With E. B. White he wrote and illustrated Is Sex Necessary? (1929), a satire of books on popular psychoanalysis. The Male Animal (1940), a play he wrote with Elliott Nugent, satirizes collegiate life. Collections of his drawings and writings include The Owl in the Attic (1931), The Seal in the Bedroom (1932), My Life and Hard Times (1933), Fables for Our Time (1940), The Thurber Carnival (1945), Thurber Country (1953), Thurber's Dogs (1955), The Wonderful O (1957), and Credos and Curios (1962). Among his other works are The Thirteen Clocks (1950), a children's book, and The Years with Ross (1959), a memoir of his days with the New Yorker. Thurber's later career was hampered by his growing blindness.

See H. Thurber and E. Weeks, ed., Selected Letters of James Thurber (1981) and H. Kinney and R. A. Thurber, ed., The Thurber Letters (2003); biographies by C. S. Holmes (1972), B. Bernstein (1975, repr. 1985), R. E. Long (1988), N. A. Grauer (1994), and H. Kinney (1995).

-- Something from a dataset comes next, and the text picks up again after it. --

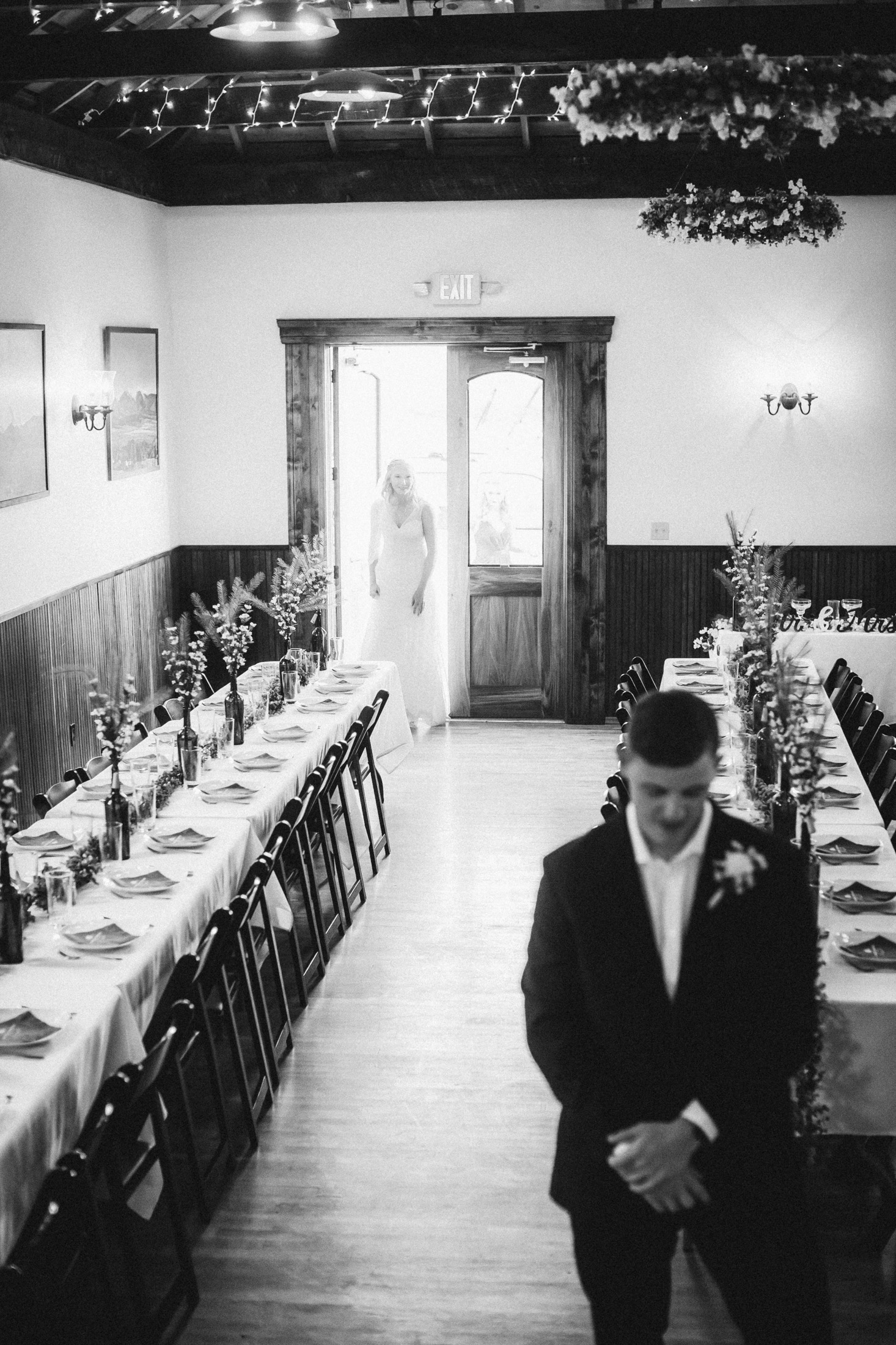 Black and white picture of bride seeing groom inside banquest hall at Willow Vale Events.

Thurber is a coal-mining ghost town in Erath County, Texas, United States, located 75 miles west of Fort Worth. It currently has an overall population of about 5.

Coal mining operations began in Thurber in 1886 and reached a peak around 1918-1920, with a population of approximately 8,000 to 10,000. At the peak, Thurber was one of the largest bituminous coal-mining towns in Texas. Established as a company town, the mining operations in Thurber were unionized in 1903 and Thurber became the first totally closed shop town in the country. By 1920, conversion of locomotives from coal to oil reduced demand and lowered prices and miners left the area through the 1920s. By 1935, Thurber was essentially a ghost town.

Nationwide, there are several thousands of people whose roots go back to Thurber. Today, you can visit historical landmarks in Thurber such as The Thurber Cemetery, which has over a thousand graves, the restored St. Barbara's church, a restored and furnished coal miner's house, New York Hill, and much more. A historic Thurber smokestack can clearly be seen from a highway near Thurber. You can also visit The W.K Gordon Center, a museum containing information on historical Thurber. You can also visit the historic Smokestack Restaurant.